This sample is designed to be a starting point for your own production application, but you should do a thorough review of the security and performance before deploying to production. Here are some things to consider:
The default TPM (tokens per minute) is set to 30K. That is equivalent
to approximately 30 conversations per minute (assuming 1K per user message/response).
You can increase the capacity by changing the chatGptDeploymentCapacity
and embeddingDeploymentCapacity
parameters in infra/main.bicep
to your account's maximum capacity.
You can also view the Quotas tab in Azure OpenAI studio
to understand how much capacity you have.
If the maximum TPM isn't enough for your expected load, you have a few options:
-
Use a backoff mechanism to retry the request. This is helpful if you're running into a short-term quota due to bursts of activity but aren't over long-term quota. The tenacity library is a good option for this, and this pull request shows how to apply it to this app.
-
If you are consistently going over the TPM, then consider implementing a load balancer between OpenAI instances. Most developers implement that using Azure API Management or container-based load balancers. A native Python approach that integrates with the OpenAI Python API Library is also possible. For integration instructions with this sample, please check:
The default storage account uses the Standard_LRS
SKU.
To improve your resiliency, we recommend using Standard_ZRS
for production deployments,
which you can specify using the sku
property under the storage
module in infra/main.bicep
.
The default search service uses the Standard
SKU
with the free semantic search option, which gives you 1000 free queries a month.
Assuming your app will experience more than 1000 questions, you should either change semanticSearch
to "standard" or disable semantic search entirely in the /app/backend/approaches
files.
If you see errors about search service capacity being exceeded, you may find it helpful to increase
the number of replicas by changing replicaCount
in infra/core/search/search-services.bicep
or manually scaling it from the Azure Portal.
The search service can handle fairly large indexes, but it does have per-SKU limits on storage sizes, maximum vector dimensions, etc. See the service limits document for more details.
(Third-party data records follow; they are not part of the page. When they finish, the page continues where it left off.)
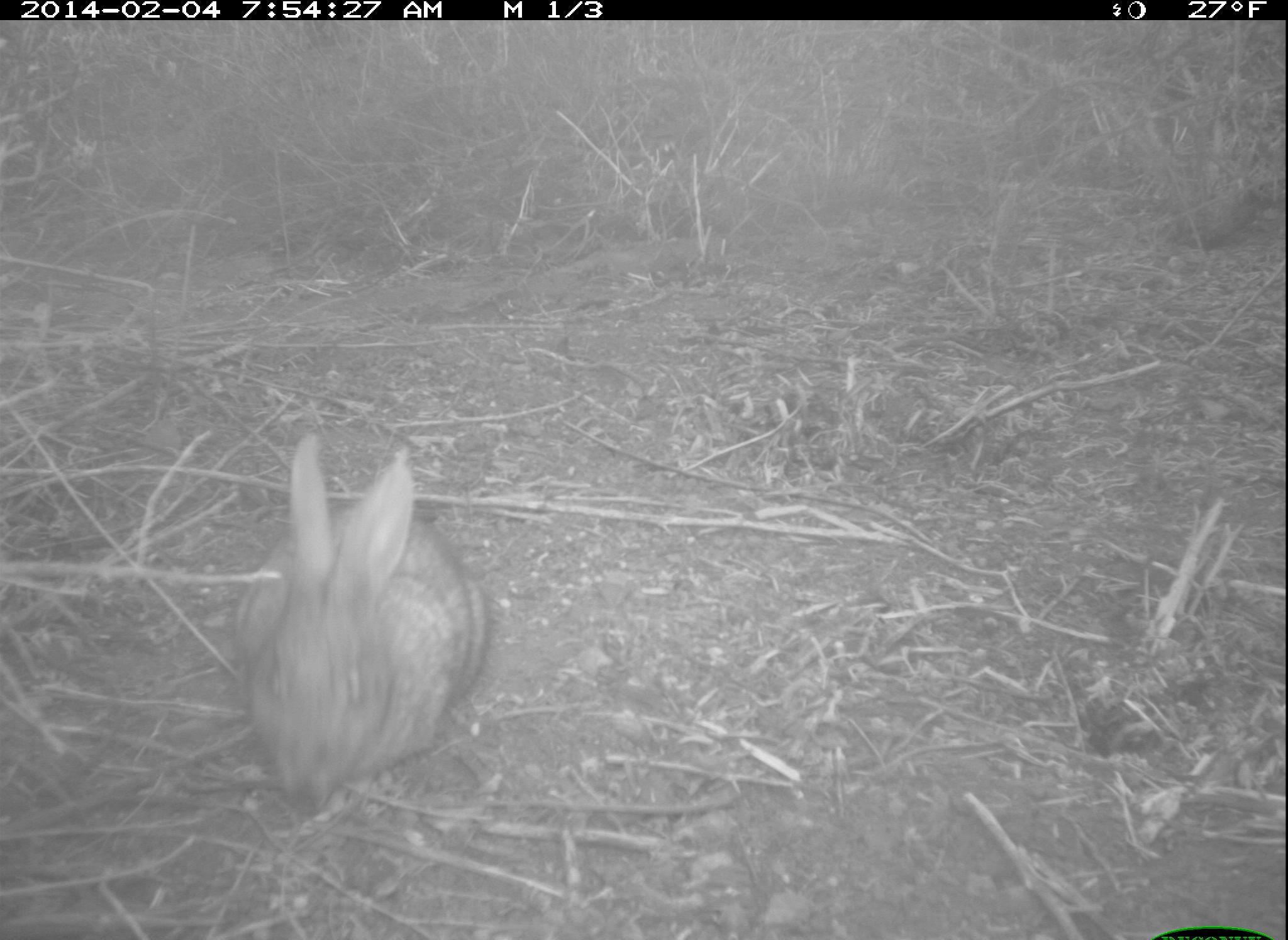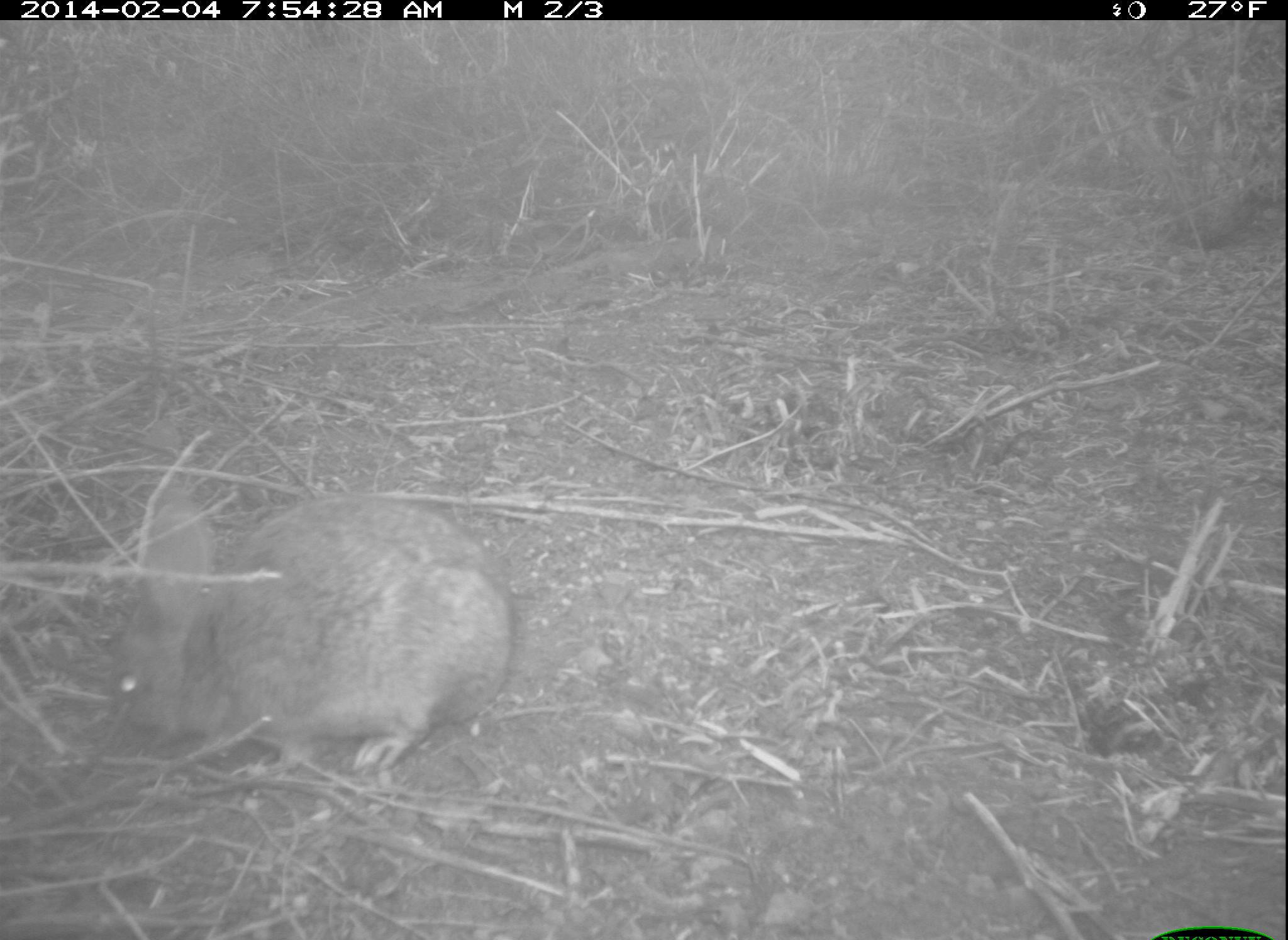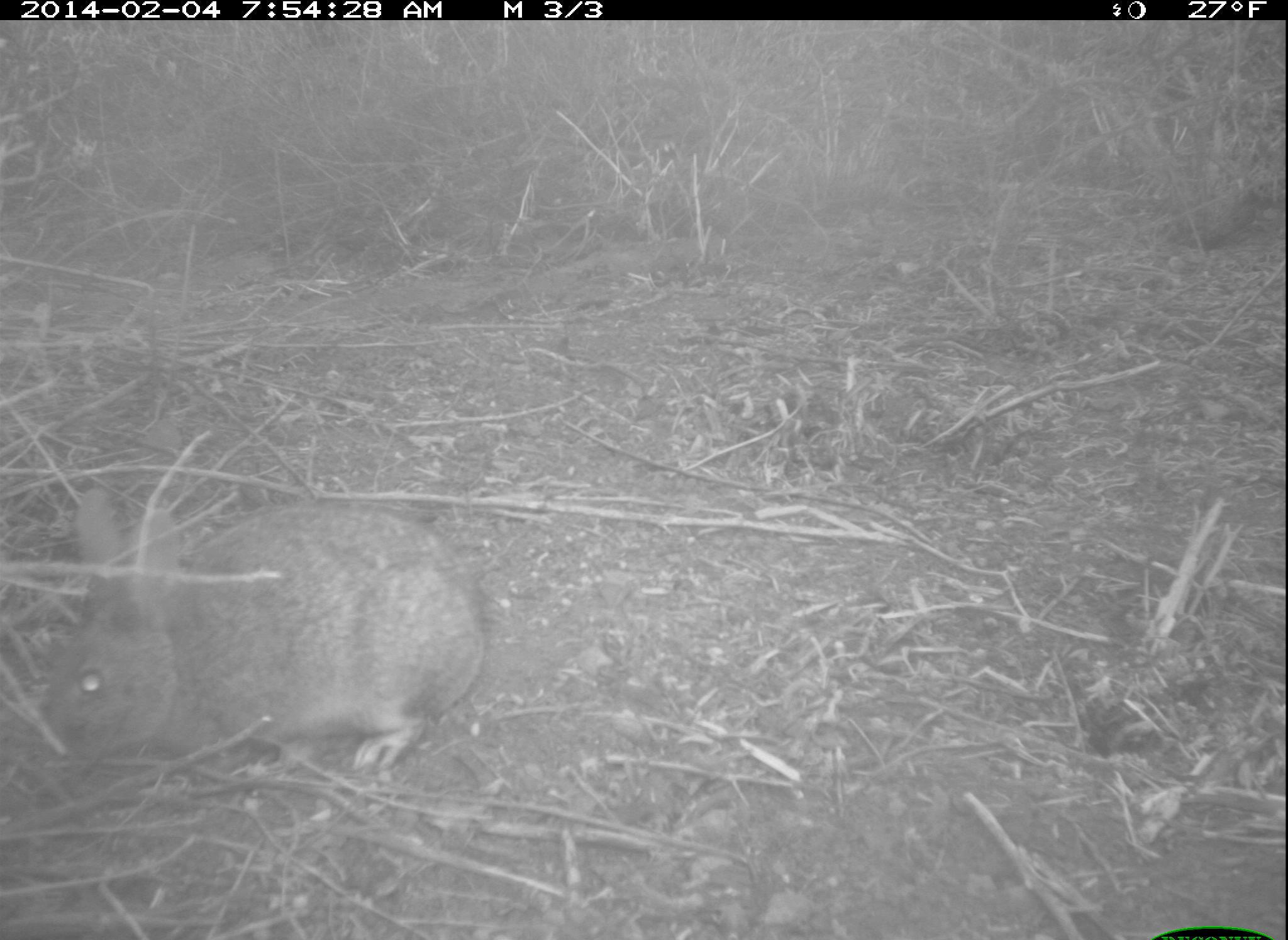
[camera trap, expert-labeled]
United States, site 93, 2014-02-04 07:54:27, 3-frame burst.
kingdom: Animalia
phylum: Chordata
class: Mammalia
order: Lagomorpha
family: Leporidae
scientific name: Leporidae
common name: rabbits and hares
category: rabbit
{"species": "rabbit (rabbits and hares) (Leporidae)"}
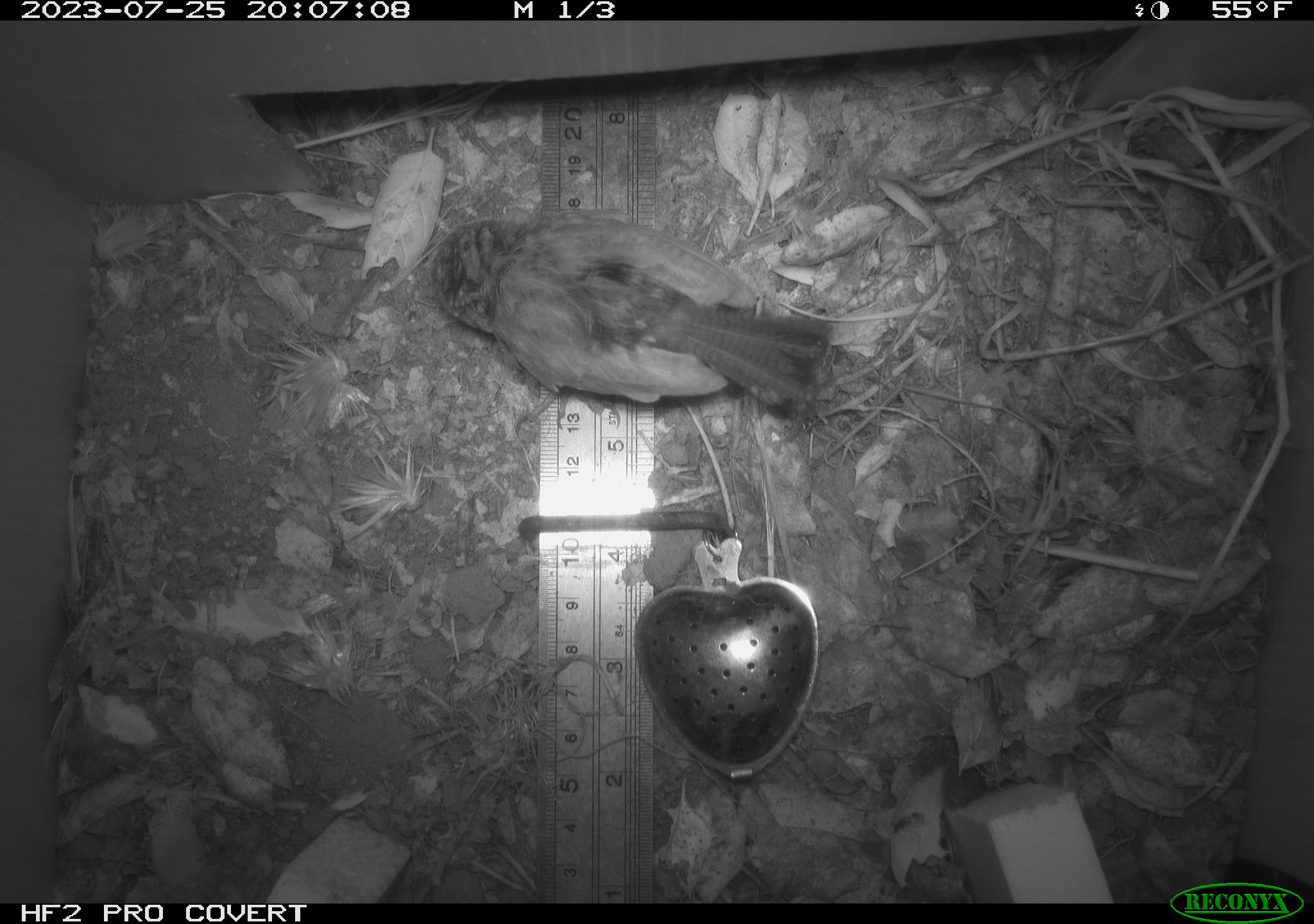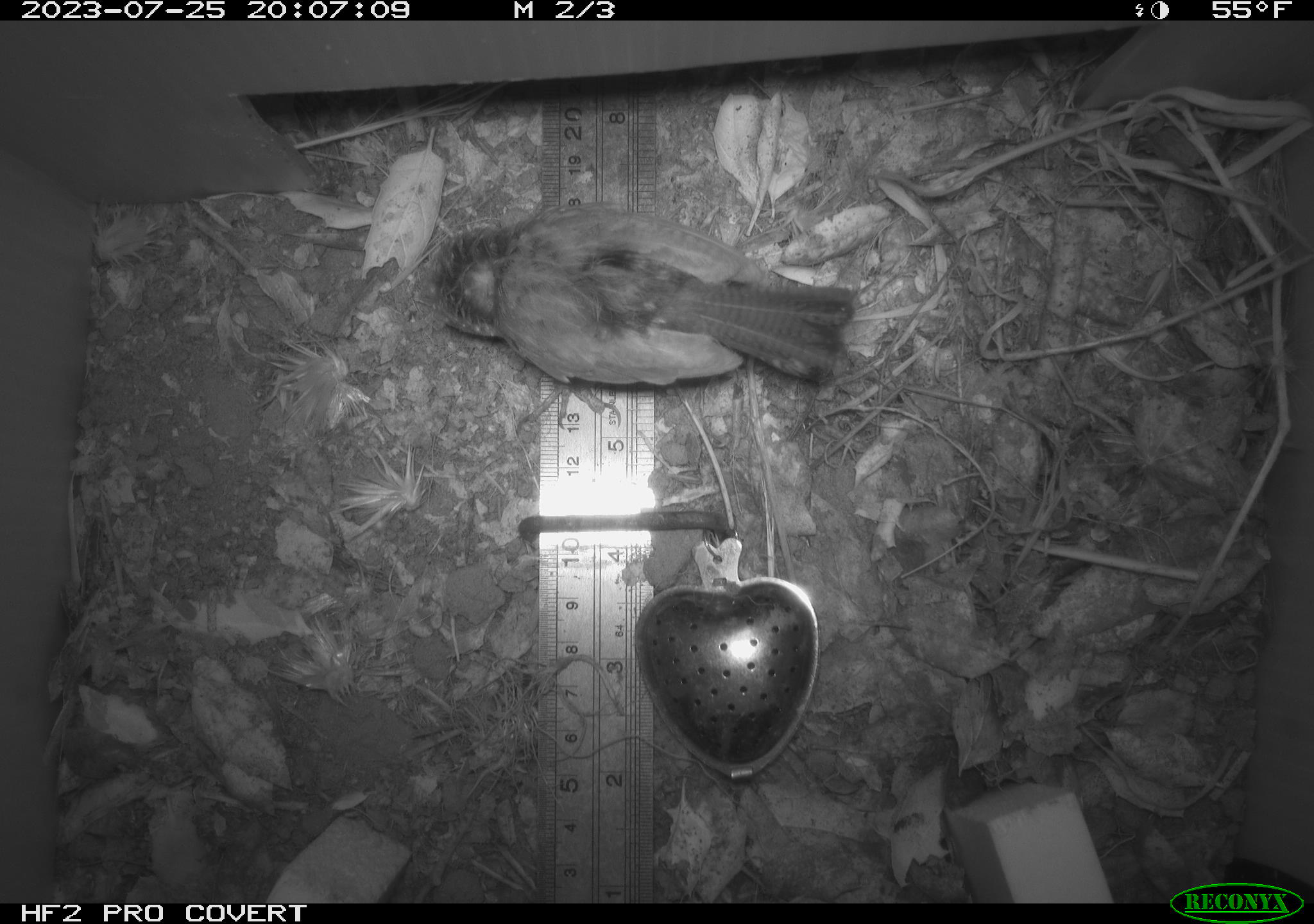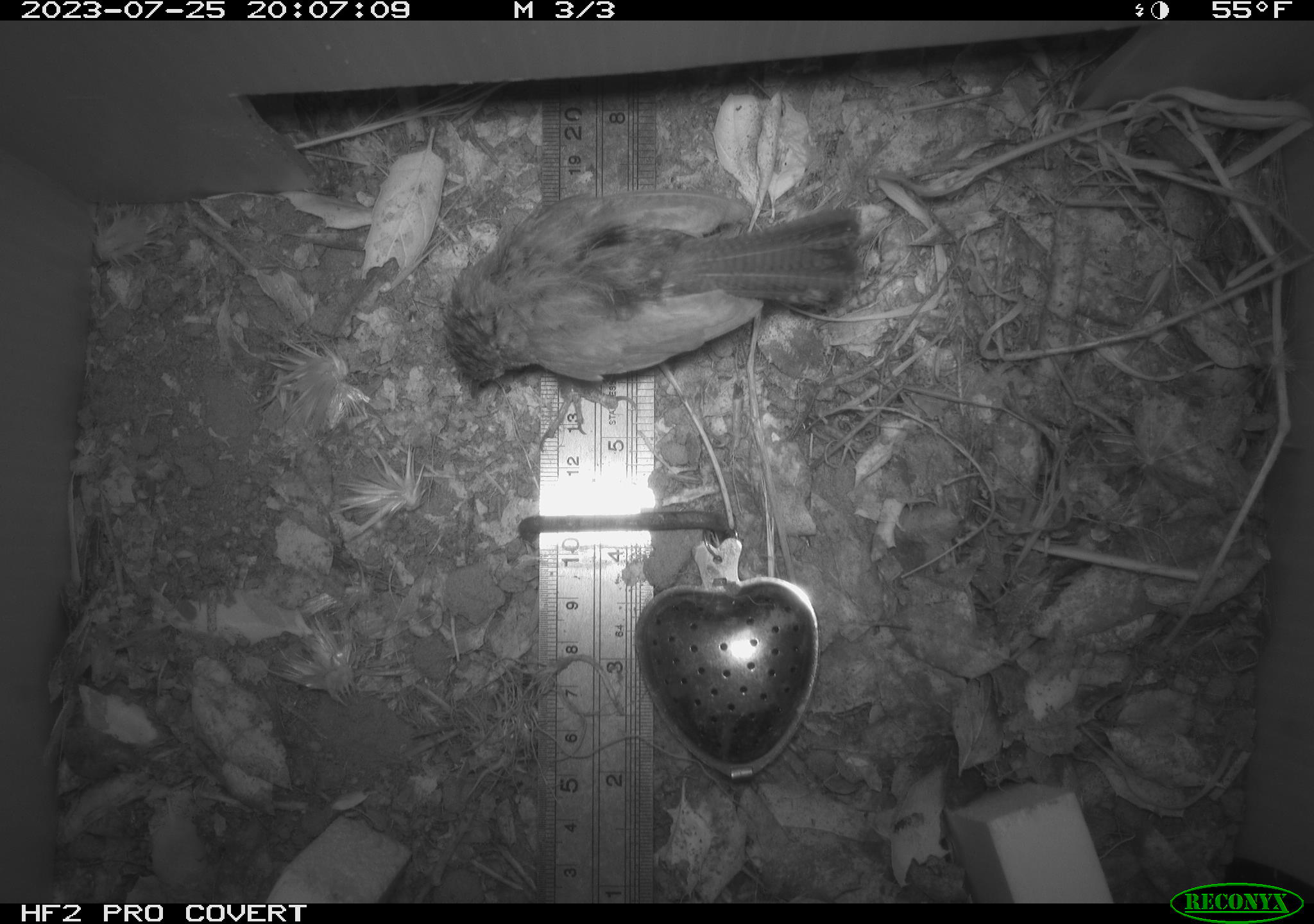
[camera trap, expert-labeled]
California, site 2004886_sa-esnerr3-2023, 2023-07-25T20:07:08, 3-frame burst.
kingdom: Animalia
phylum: Chordata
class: Aves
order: Passeriformes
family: Troglodytidae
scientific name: Troglodytidae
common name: wren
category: troglodytidae family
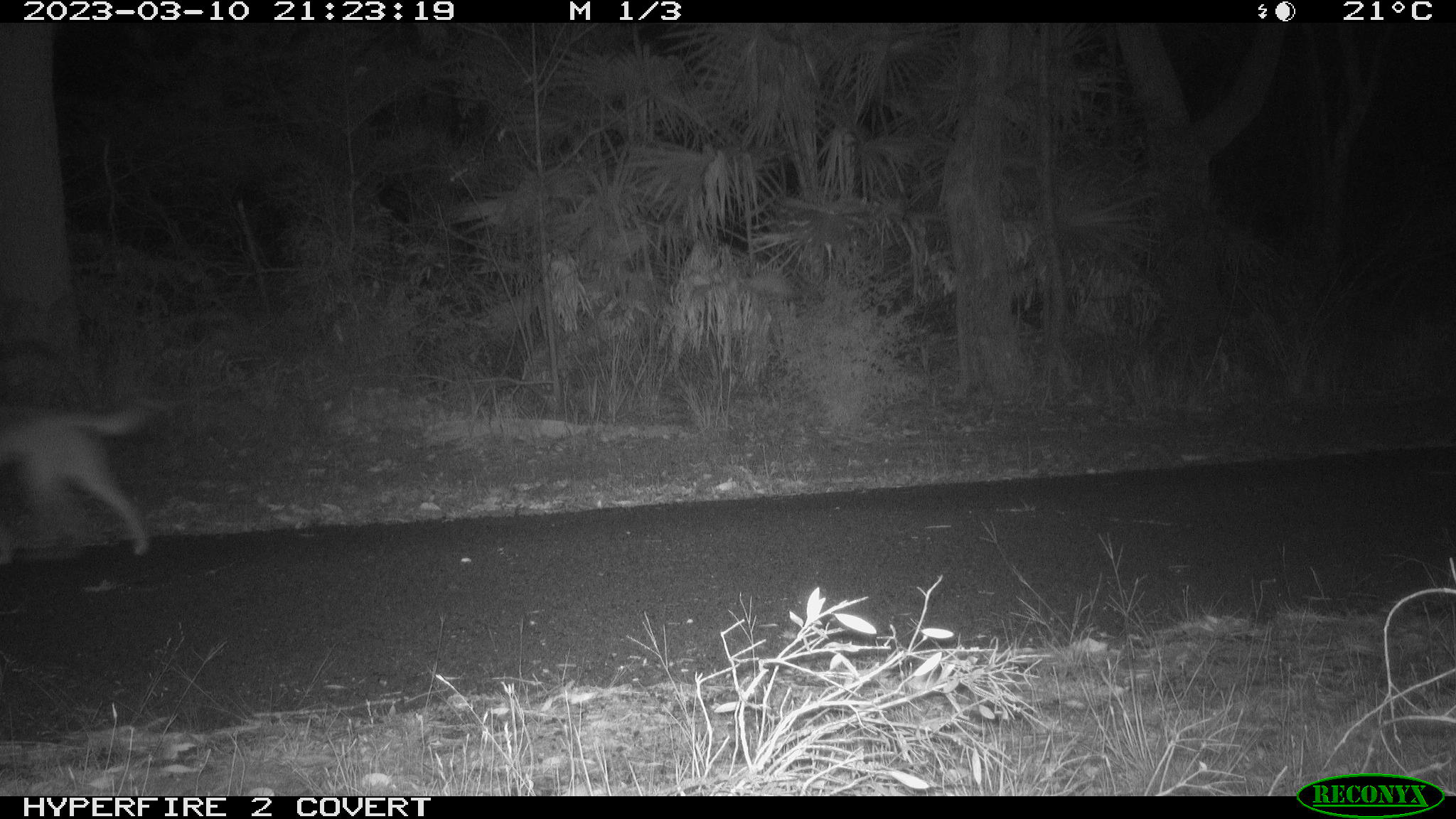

The default app service plan uses the Basic
SKU with 1 CPU core and 1.75 GB RAM.
We recommend using a Premium level SKU, starting with 1 CPU core.
You can use auto-scaling rules or scheduled scaling rules,
and scale up the maximum/minimum based on load.
- Authentication: By default, the deployed app is publicly accessible. We recommend restricting access to authenticated users. See Enabling authentication to learn how to enable authentication.
- Networking: We recommend deploying inside a Virtual Network. If the app is only for internal enterprise use, use a private DNS zone. Also consider using Azure API Management (APIM) for firewalls and other forms of protection. For more details, read Azure OpenAI Landing Zone reference architecture.
We recommend running a loadtest for your expected number of users.
You can use the locust tool with the locustfile.py
in this sample
or set up a loadtest with Azure Load Testing.
To use locust, first install the dev requirements that includes locust:
python -m pip install -r requirements-dev.txt
Or manually install locust:
python -m pip install locust
Then run the locust command, specifying the name of the User class to use from locustfile.py
. We've provided a ChatUser
class that simulates a user asking questions and receiving answers, as well as a ChatVisionUser
to simulate a user asking questions with the GPT-4 vision mode enabled.
locust ChatUser
Open the locust UI at http://localhost:8089/, the URI displayed in the terminal.
Start a new test with the URI of your website, e.g. https://my-chat-app.azurewebsites.net
.
Do not end the URI with a slash. You can start by pointing at your localhost if you're concerned
more about load on OpenAI/AI Search than the host platform.
For the number of users and spawn rate, we recommend starting with 20 users and 1 users/second. From there, you can keep increasing the number of users to simulate your expected load.
Here's an example loadtest for 50 users and a spawn rate of 1 per second:
After each test, check the local or App Service logs to see if there are any errors.
Before you make your chat app available to users, you'll want to rigorously evaluate the answer quality. You can use tools in the AI RAG Chat evaluator repository to run evaluations, review results, and compare answers across runs.